Parcheggio la macchina davanti a quella di mio padre.
"Nervoso?" Chiedo a William
"Cavolo, con tuo padre lo sono sempre"
Entriamo a casa
"Buongiorno, il signor Foster é in salone che vi aspetta" ci informa la domestica. Andiamo in bagno a lavarci le mani e andiamo da lui
"Siete in ritardo" dice mio padre
"C'era traffico" rispondo. Le cameriere ci portano il pranzo e iniziamo a mangiare.
"Voglio sapere tutto" dice d'un tratto mio padre
"Sai già come stanno le cose" rispondo
"Dovevi per forza picchiarlo?"
"Se l'è cercata"
"La violenza non é sempre la soluzione di tutto" dice. William ci guarda silenzioso.
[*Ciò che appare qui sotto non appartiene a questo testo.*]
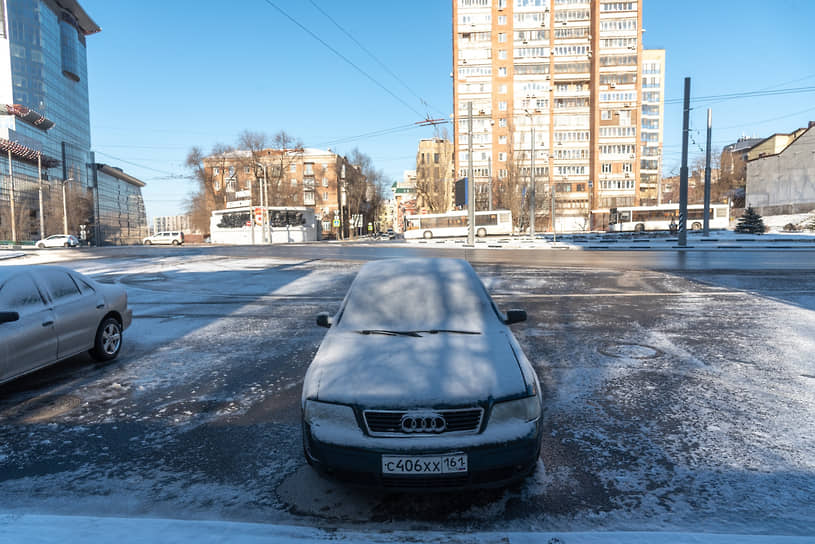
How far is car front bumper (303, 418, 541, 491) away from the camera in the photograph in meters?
3.10

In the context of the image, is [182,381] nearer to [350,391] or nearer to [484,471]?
[350,391]

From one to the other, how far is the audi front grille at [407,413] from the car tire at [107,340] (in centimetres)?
520

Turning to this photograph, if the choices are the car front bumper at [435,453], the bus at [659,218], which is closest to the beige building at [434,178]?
the bus at [659,218]

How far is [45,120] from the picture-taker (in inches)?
3765

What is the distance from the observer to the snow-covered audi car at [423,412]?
311 cm

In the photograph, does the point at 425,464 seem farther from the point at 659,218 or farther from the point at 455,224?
the point at 659,218

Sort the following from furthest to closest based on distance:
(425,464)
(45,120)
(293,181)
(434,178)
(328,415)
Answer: (434,178)
(45,120)
(293,181)
(328,415)
(425,464)

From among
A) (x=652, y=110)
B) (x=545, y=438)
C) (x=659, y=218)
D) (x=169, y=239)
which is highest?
(x=652, y=110)

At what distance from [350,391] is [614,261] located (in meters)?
20.8

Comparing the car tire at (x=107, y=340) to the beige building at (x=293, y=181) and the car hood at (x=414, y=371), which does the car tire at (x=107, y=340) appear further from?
the beige building at (x=293, y=181)

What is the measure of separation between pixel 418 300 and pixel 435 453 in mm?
1750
"Dove diavolo vuoi arrivare?" Dico alzando la voce. Già sono arrabbiato di mio e ora ci si mette pure lui
"Stai diventando ingestibile, la faccia di Jackson era inguardabile" risponde. Non posso credere alle sue parole.
"Ah ora lo stai pure difendendo?"
"No sto solo dicendo che le mani non sono la soluzione a tutto".
"Vorresti dirmi che al mio posto non avresti fatto lo stesso?" Chiedo
"Esatto.William, ti ho fatto stare con lui per evitare queste situazioni" dice mio padre.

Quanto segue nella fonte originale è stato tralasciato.